20. März 2005 - Vor 10 Jahren: Giftgasanschlag auf die U-Bahn in Tokio

"Der Anschlag ereignete sich am Montag, dem 20. März 1995, einem wunderschönen, klaren Frühlingsmorgen", schreibt der japanische Schriftsteller Haruki Murakami in seinem Buch "Untergrundkrieg". "Noch ist es ein Tag wie jeder andere. Bis in verschiedenen U-Bahnen fünf Männer mit den geschärften Spitzen ihrer Schirme ein paar mit einer sonderbaren Flüssigkeit gefüllte Plastikbeutel perforieren." Die Beutel enthalten das tödliche Nervengift Sarin. In der Tokioter U-Bahn sterben zwölf Menschen. Mehr als 5.000 werden zum Teil schwer verletzt. Zunächst ist unklar, wer hinter dem Anschlag steckt. Doch schon bald fällt der Verdacht auf die Sekte "Aum Shinrikyo" und dessen Gründer Shoko Asahara.Asahara beginnt Anfang der 1980er Jahre mit einer Yoga-Gruppe. Er geht nach Indien, um seine Meditationstechniken zu verbessern - dort hat er angeblich die Erleuchtung. Er gründet "Aum Shinrikyo", setzt sich an die Spitze der Sekte und wird Ende der 1980er Jahre als religiöser Führer durch den Dalai Lama bestätigt. Asahara erhält von ihm den Auftrag, den Buddhismus in Japan wieder aufzubauen. Die Aum-Sekte ist allerdings eine wirre Mischung aus allen möglichen Religionen. Ein bisschen Buddhismus, etwas Hinduismus, dazu noch ein wenig Taoismus und Christentum. Asahara sieht sich als die Reinkarnation Buddhas sowie als Verkörperung von Shiva und Christus.

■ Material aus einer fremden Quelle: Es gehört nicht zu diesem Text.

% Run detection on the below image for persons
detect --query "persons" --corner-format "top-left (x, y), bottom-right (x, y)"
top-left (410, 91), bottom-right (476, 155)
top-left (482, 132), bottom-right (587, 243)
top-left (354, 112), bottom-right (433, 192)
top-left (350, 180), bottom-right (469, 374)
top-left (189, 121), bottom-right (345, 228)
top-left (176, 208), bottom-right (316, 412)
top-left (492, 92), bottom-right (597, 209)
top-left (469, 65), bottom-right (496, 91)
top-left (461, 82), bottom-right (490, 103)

Die Gruppe versteht sich als Endzeitsekte: Ihrer Lehre zufolge sei die Welt "böse" und müsse "von satanischen Elementen  gereinigt" werden. "Das versuchte man mit diesem Anschlag", sagt Rüdiger Hauth, Beauftragter für Weltanschauungsfragen der evangelischen Kirche in Westfalen. Die verquere Logik laute: "Wenn alles außerhalb der Sekte vernichtet wird, ist die Erde gereinigt und paradiesisch." Das Ende der Welt prophezeit Guru Asahara zunächst für November 1995. Bis dahin sollen seine Jünger für die letzte Schlacht tonnenweise das Giftgas Sarin produzieren. Als er von einer geplanten Polizeidurchsuchung hört, zieht Asahara den Vorgeschmack auf den Weltuntergang kurzfristig vor: Der Anschlag auf das U-Bahn-Netz in Tokio findet schon im März statt. Nach dem Attentat werden viele Sektenmitglieder verurteilt. Shoko Asahara und andere Anführer erhalten die Todesstrafe. Die Aum-Sekte wird im März 1996 aufgelöst, formiert sich jedoch unter dem Namen "Aleph" neu und hält an ihren Lehren fest.